Un patient de 52 ans, travailleur dans la mécanique, tabagique actif à 30 UPA, divorcé et père d’un garçon de 18 ans, sans antécédent notable, présente depuis plusieurs mois des douleurs abdominales, associées à des rectorragies et des diarrhées. L‘apparition nouvelle d’un syndrome occlusif amène le patient à consulter aux urgences, où le scanner abdomino-pelvien réalisé met en évidence une sténose rectale. Le toucher rectal objective également une sténose non franchissable et douloureuse, située à 3 cm de la marge anale.

Le patient est opéré en urgence avec confection d’une colostomie latérale de dérivation. Les biopsies endoscopiques et écho-endoscopiques réalisées au niveau de la sténose ne mettent pas en évidence d’étiologie à cette dernière. Le bilan est complété par un scanner thoraco-abdominal ainsi qu’une IRM pelvienne (Images 1 et 2), confirmant la présence d’une lésion sténosante du bas rectum associée à une infiltration du méso-rectum avec présence de ganglions, et n’objectivant pas de lésion secondaire.

Image 1. IRM pelvienne en coupe transversale : lésion sténosante rectale circonférentielle, infiltration méso-rectale, adénopathies.
Image 1. IRM pelvienne en coupe transversale : lésion sténosante rectale circonférentielle, infiltration méso-rectale, adénopathies.
Image 2. IRM pelvienne en coupe sagittale : lésion sténosante rectale circonférentielle.
Image 2. IRM pelvienne en coupe sagittale : lésion sténosante rectale circonférentielle.

Après la réalisation de la colostomie de dérivation, et devant l’absence d’étiologie à la sténose, le patient est adressé à un centre hospitalo-universitaire. A 3 mois de l’intervention, le patient a regagné son poids habituel, sans dénutrition associée. Il demeure symptomatique d’un syndrome rectal avec douleurs anales et ténesmes, persistance de rectorragies et d’écoulements mucopurulents. L’anamnèse est négative pour des rapports sexuels à risque.
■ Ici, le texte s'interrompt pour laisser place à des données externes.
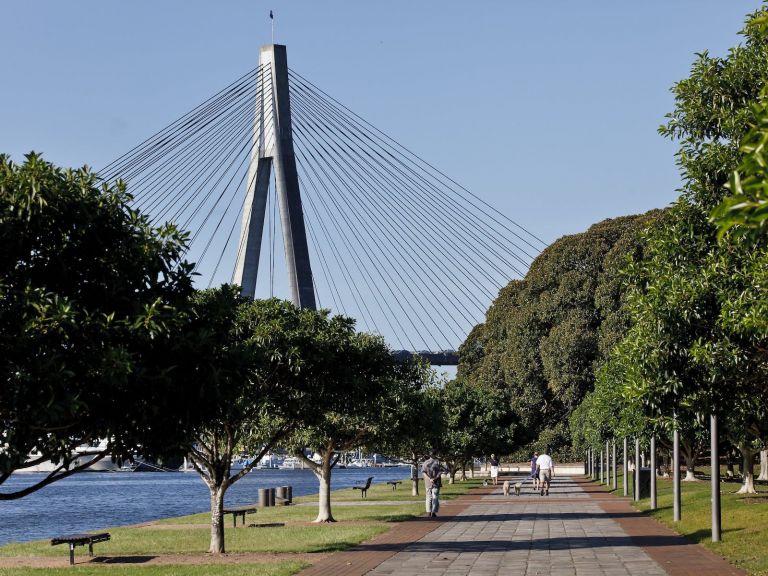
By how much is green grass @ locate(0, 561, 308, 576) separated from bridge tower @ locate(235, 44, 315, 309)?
18.6 metres

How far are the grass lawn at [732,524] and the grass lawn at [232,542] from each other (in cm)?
724

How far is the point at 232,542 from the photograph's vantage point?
27.3 metres

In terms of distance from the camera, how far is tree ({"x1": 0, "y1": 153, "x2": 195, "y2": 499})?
13250mm

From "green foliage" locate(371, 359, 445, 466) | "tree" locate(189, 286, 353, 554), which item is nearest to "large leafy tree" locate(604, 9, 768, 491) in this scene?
"tree" locate(189, 286, 353, 554)

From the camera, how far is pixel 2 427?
547 inches

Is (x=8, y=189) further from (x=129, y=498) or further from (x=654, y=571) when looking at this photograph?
(x=129, y=498)

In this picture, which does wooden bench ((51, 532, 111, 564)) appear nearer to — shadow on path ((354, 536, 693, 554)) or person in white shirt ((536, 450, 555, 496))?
shadow on path ((354, 536, 693, 554))

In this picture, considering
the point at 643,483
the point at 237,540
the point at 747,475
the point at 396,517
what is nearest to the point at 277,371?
the point at 237,540

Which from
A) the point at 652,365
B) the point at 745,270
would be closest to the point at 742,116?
the point at 745,270

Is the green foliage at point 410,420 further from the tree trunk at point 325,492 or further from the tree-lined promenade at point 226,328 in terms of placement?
the tree-lined promenade at point 226,328

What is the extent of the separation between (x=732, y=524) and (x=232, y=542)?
36.7ft

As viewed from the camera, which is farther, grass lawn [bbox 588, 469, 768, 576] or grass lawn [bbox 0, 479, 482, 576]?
grass lawn [bbox 0, 479, 482, 576]

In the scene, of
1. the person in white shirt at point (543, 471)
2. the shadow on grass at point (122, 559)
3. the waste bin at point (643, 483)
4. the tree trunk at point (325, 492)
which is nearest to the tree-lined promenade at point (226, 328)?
the shadow on grass at point (122, 559)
De nouvelles biopsies sont réalisées (Image 3), ainsi qu’une macrobiopsie par voie transanale. Les analyses histologiques mettent en évidence des granulomes épithélioïdes évoquant une maladie de Crohn. En parallèle, les analyses de biologie moléculaire par PCR se positivent pour une infection à Chlamydia trachomatis. Aucune prolifération tumorale n’est objectivée sur l’ensemble des échantillons.

Image 3. Rectoscopie : sténose supra-anale à 3 cm du canal anal, étendue sur 4 cm, ulcérée, indurée et infranchissable.
Image 3. Rectoscopie : sténose supra-anale à 3 cm du canal anal, étendue sur 4 cm, ulcérée, indurée et infranchissable.
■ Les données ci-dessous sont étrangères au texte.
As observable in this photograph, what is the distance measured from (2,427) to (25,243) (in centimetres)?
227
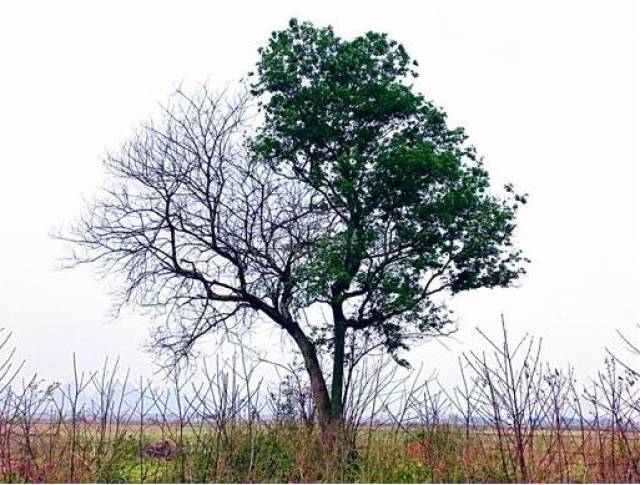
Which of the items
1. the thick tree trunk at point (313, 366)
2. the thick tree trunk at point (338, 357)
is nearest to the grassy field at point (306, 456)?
the thick tree trunk at point (313, 366)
A la lumière de ces résultats, cette rectite basse, circonférentielle et sténosante semble d’origine infectieuse et non inflammatoire. Le diagnostic de lymphogranulomatose vénérienne chronique à Chlamydia est retenue (maladie de Nicolas Favre). Un bilan des infections sexuellement transmissibles est prélevé : sérologies VIH, syphilis, VHB et VHC. Ce dernier s’avère positif pour une co-infection syphilitique (Treponema pallidum). Après une consultation spécialisée en maladies infectieuses, une antibiothérapie orale par Doxycycline 100 mg 2 fois par jour est instaurée pour une durée de 21 jours, avec une bonne tolérance au traitement (1). En l’absence d’élément permettant de dater l’ancienneté de l’infection à T. pallidum, elle est considérée comme une syphilis tertiaire, dont le traitement a consisté en 3 injections IM de 2.4 MU de benzathine benzyl pénicilline (1). Le suivi sérologique a confirmé par la suite la guérison.
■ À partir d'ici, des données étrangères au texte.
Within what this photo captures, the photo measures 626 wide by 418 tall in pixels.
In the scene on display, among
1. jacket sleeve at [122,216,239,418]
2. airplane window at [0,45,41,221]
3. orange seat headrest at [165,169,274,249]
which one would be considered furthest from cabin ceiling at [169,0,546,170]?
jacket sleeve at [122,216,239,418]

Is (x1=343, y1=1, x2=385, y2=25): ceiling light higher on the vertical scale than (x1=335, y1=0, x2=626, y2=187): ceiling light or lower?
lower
Lors de la réévaluation clinique à 3 mois de la fin du traitement, le patient ne rapporte plus de symptômes rectaux. En revanche, la sténose rectale demeure infranchissable au toucher rectal. A 1 mois, une dilatation endoscopique est réalisée, permettant secondairement le rétablissement de continuité digestive avec fermeture de la colostomie.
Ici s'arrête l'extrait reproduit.